▶ _The tasks_:
[1] Answer each of these from the blog post about rewriting Embers, one answer per line:
(a) How far into the manuscript did the editor's notes and corrections go?
(b) Who wrote Geisha, A Life?
(c) What did hearing "stop!" from the teacher mean to the girls in dance class?
[2] Write the next part of the blog post about rewriting Embers, picking up right after its final sentence.

▶ _Source_:
·····
Tag Archives: editing

Stop! Rewrite!

When I first submitted Embers for edits, my editor sent it back to me with notes and corrections that didn’t even go past Chapter 3, and I was told to rewrite the whole thing.

In short, I was mortified. I thought that my entire book had to be awful for my editor to not have bothered to do a complete edit all the way through. I despaired for days. I convinced myself that I was a terrible author and that I’d probably never write another book again. In time, though, as the despair faded into determination, I realized that what my editor had done was really a blessing in disguise.

In Geisha, A Life by Mineko Iwasaki, the author recounts her journey to becoming a renowned geiko, starting back from her early childhood. While she was taking dance lessons, every girl there dreaded hearing their teacher tell them “stop!” For them, being told to stop was the dance teacher’s way of saying that their dancing was horrible and they should leave class and never return.
·····
▶ _Supplied information_:

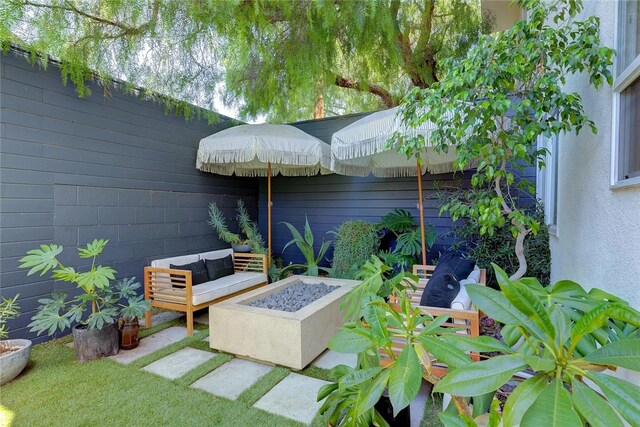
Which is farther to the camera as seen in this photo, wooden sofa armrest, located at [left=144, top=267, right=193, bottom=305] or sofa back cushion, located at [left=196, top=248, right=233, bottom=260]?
sofa back cushion, located at [left=196, top=248, right=233, bottom=260]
·····
▶ _Results for the exercise_:
[1]
(a) They didn't go past Chapter 3.
(b) Mineko Iwasaki.
(c) It meant that their dancing was horrible and that they should leave class and never return.

[2]
At one point, Mineko, who had been a proficient dancer and named successor of the okiya that took her in, received a dreaded “stop!” from her teacher and she returned home in tears. Upon arriving home, she was confronted and asked what was the matter. When she explained what had happened in dance class, she got an unexpected reaction.

The purpose of the “stop!” was not a punishment or an unofficial ban from dance classes. In actuality, it was a much-needed push. Mineko had been hitting a wall with her dancing, and her teacher had only been trying to give her that extra push to do better, to try harder. Ultimately, Mineko went back to dance class, and she returned stronger than ever, surprising even herself.

So, what does dancing have anything to do with my editor’s own instructions to rewrite Embers? I, too, was hitting a wall creatively. Writing Embers was a long and difficult process. I had a lot of challenges in life to overcome, so being able to create with such burdens on my shoulders was difficult.

When my editor told me to rewrite Embers, it was much like how Mineko had been told to stop. It was my push. I realized that it was the moment I could either allow myself to submit defeat and continue to wallow in despair, or I could stand and fight and turn Embers into the amazing novel it could be.

I’d worked too hard on it to give up. So I broke through the wall, and I shattered it. I came back strong, and now here we are, just days away from Embers‘ launch day.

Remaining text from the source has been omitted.